Grallaria rufula  sensu stricto Lafresnaye, 1843

Muisca Antpitta

Includes populations designated rufula  1 and rufula  3 in the analysis.

Diagnosis. Overall plumage typically reddish-brown, underparts somewhat paler, but overall intensity variable. Grallaria rufula  sensu stricto is best distinguished by vocalizations ( Fig. 4View FIGURE 4) from all other taxa in the G. rufula  complex except its morphologically distinct sister species, G. rufocinerea  ; its structurally unique long song, which is a nearly evenly paced series of similar notes, rather flat in frequency. Grallaria rufula  sensu stricto is also distinguished from all other taxa, including G. rufocinerea  , by its two-noted short song, the second note broken into abrupt vertical elements with a distinct burry quality.

Distribution. Eastern Andes from the Tamá massif in Táchira, Venezuela, and Norte de Santander, Colombia, south to Cundinamarca and western Meta, Colombia, except for the west slope in the Iguaque Massif in Boyacá and extreme southwestern Santander, Colombia, 1850–3800 m.

Plumage. Overall plumage of upperparts, including rectrices, remiges (primaries edged paler), crown and auriculars, typically reddish-brown (5YR 4/4) but variable and often brighter yellowish-red (5YR 4/6) in the south and browner (5YR 4/3) in the north; coloration shades to color of underparts in malar area. Overall plumage of underparts yellowish red-brown (5YR–7.5YR 5/8), becoming slightly paler in center of belly and undertail coverts in the south; flank coloration like breast. Individuals of the northern population ( rufula  1) have the malar a paler buff, typically with a pale pink tone at the base of the mandible. Birds of the southern population ( rufula  3) vary in intensity of their rufescent tones, particularly in Cundinamarca, Colombia (specimen photographs App. 6, Figs. A15View FIGURE 15, A 16View FIGURE 16, A33, and A34).

Etymology. The English name honors the Muisca civilization that occupied the altiplano and slopes of the Eastern Andes. Muisca culture survives in the contemporary Colombian society of this region.

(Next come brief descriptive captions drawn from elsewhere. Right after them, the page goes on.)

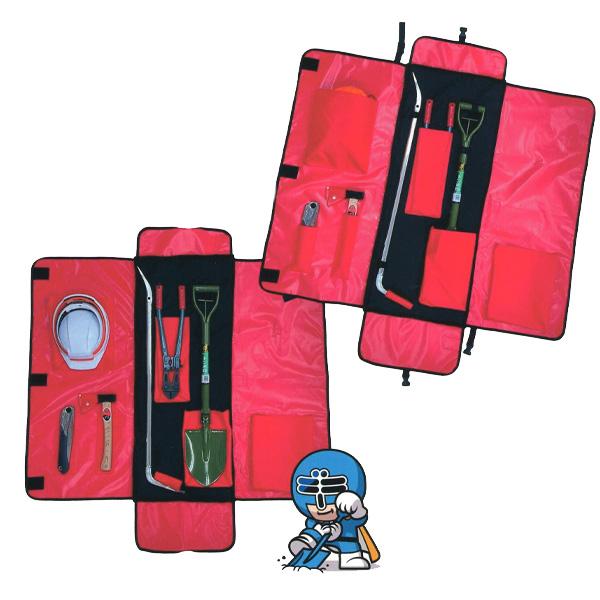 防災セット RESCUE KIT レスキュー キット トンボ 防災 災害 安全 対策
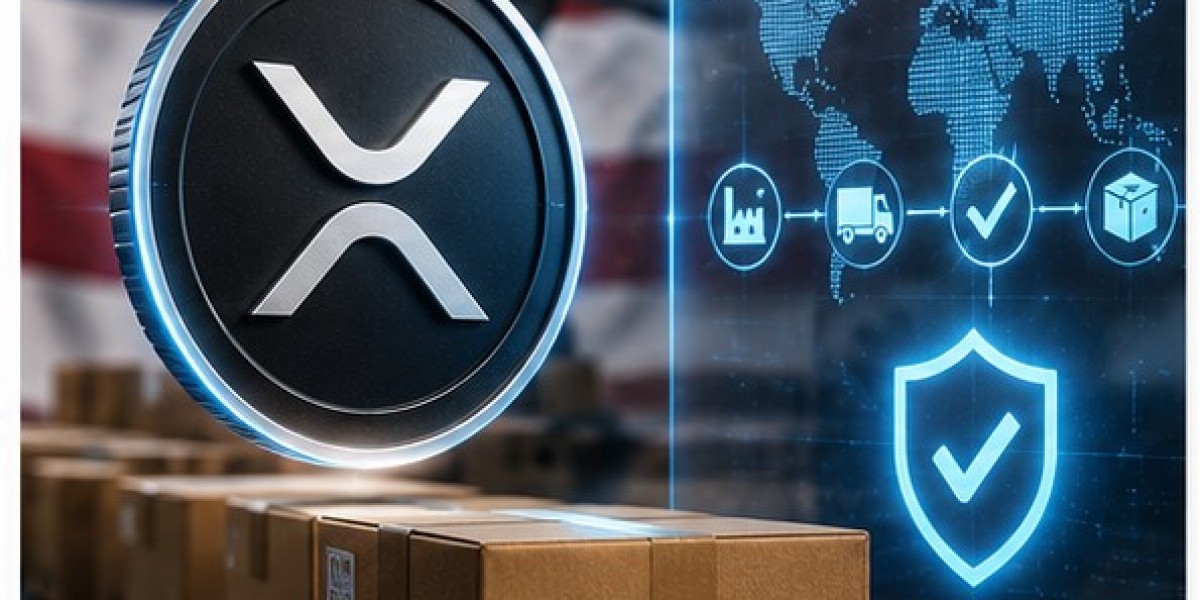 Made In USA Inc. внедрит XRP Ledger для проверки происхождения товаров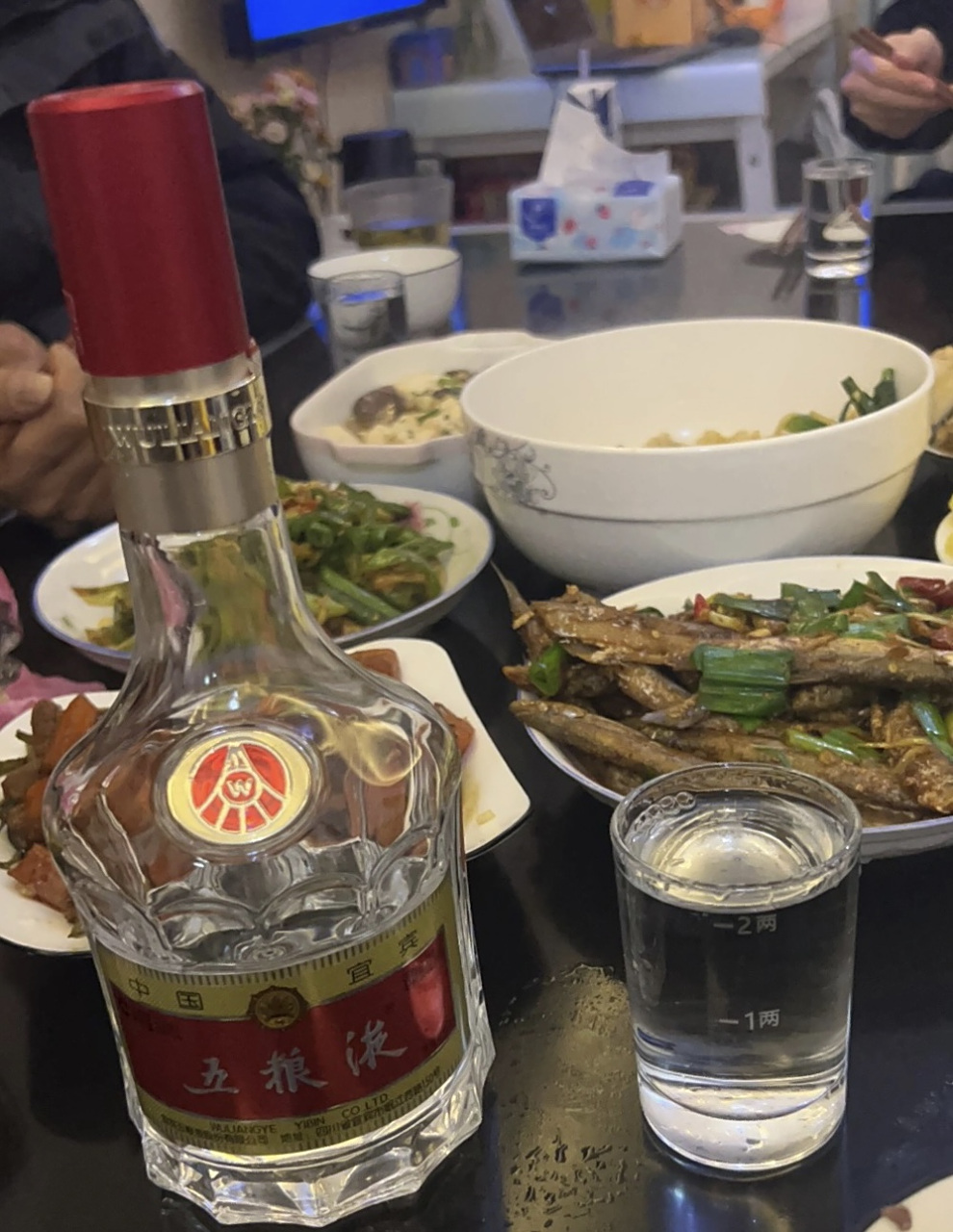 茅台之下,酒桌上开瓶率最高的4款酒,都是100%纯粮酿造,少喝一瓶都是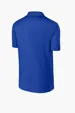 Sport-Tek Tall Micropique Sport-Wick Polo — view 26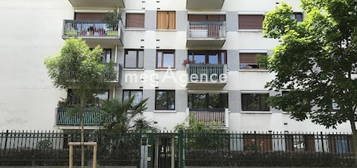 Vente appartement 3 pièces 60 m²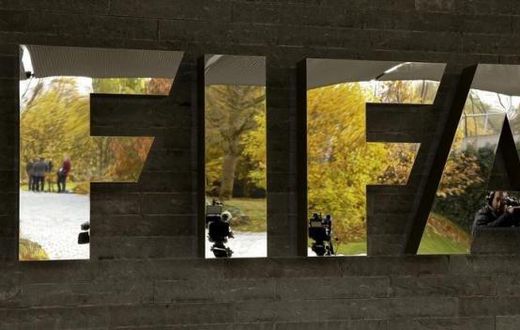 FIFA admits five candidates for presidential election, no Platini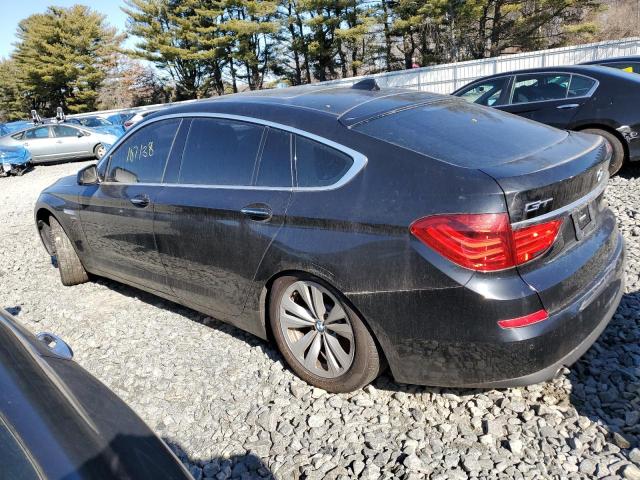 WBASP2C50BC337354 BMW 535 XIGT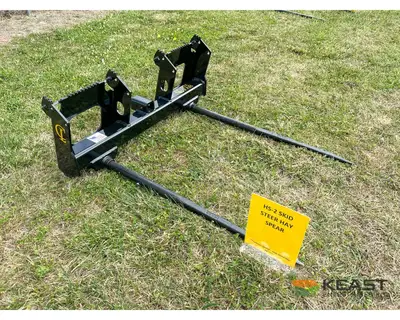 Used CL FABRICATION _UNKNOWN_ Bale Spears Iowa US | Keast Enterprises #1360067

Remarks. The substantial genetic distance (~5–6%) between samples of populations rufula  1 and rufula  3 is remarkable given the lack of vocal distinctions between these populations, but seems to agree with subtle phenotypic differences that remain to be assessed in detail. A better understanding of populations in the Eastern Andes will require additional specimens and vouchered vocal recordings from the region between Norte de Santander and southeastern Boyacá. The type locality of G. rufula  was simply “ Colombia ” ( Lafresnaye, 1843), but it seems highly probable, as suggested by other authors (e.g., Cory & Hellmayr 1924), that the type specimen (photograph App. 6, Fig. A33) was collected in the Eastern Andes in the vicinity of Bogotá. As confirmation, we compared the holotype at MCZ against a larger series, and it fell within the variance observed in rufula  3 around Bogotá and Cundinamarca. Consequently, we have ascribed the name G. rufula  to this population.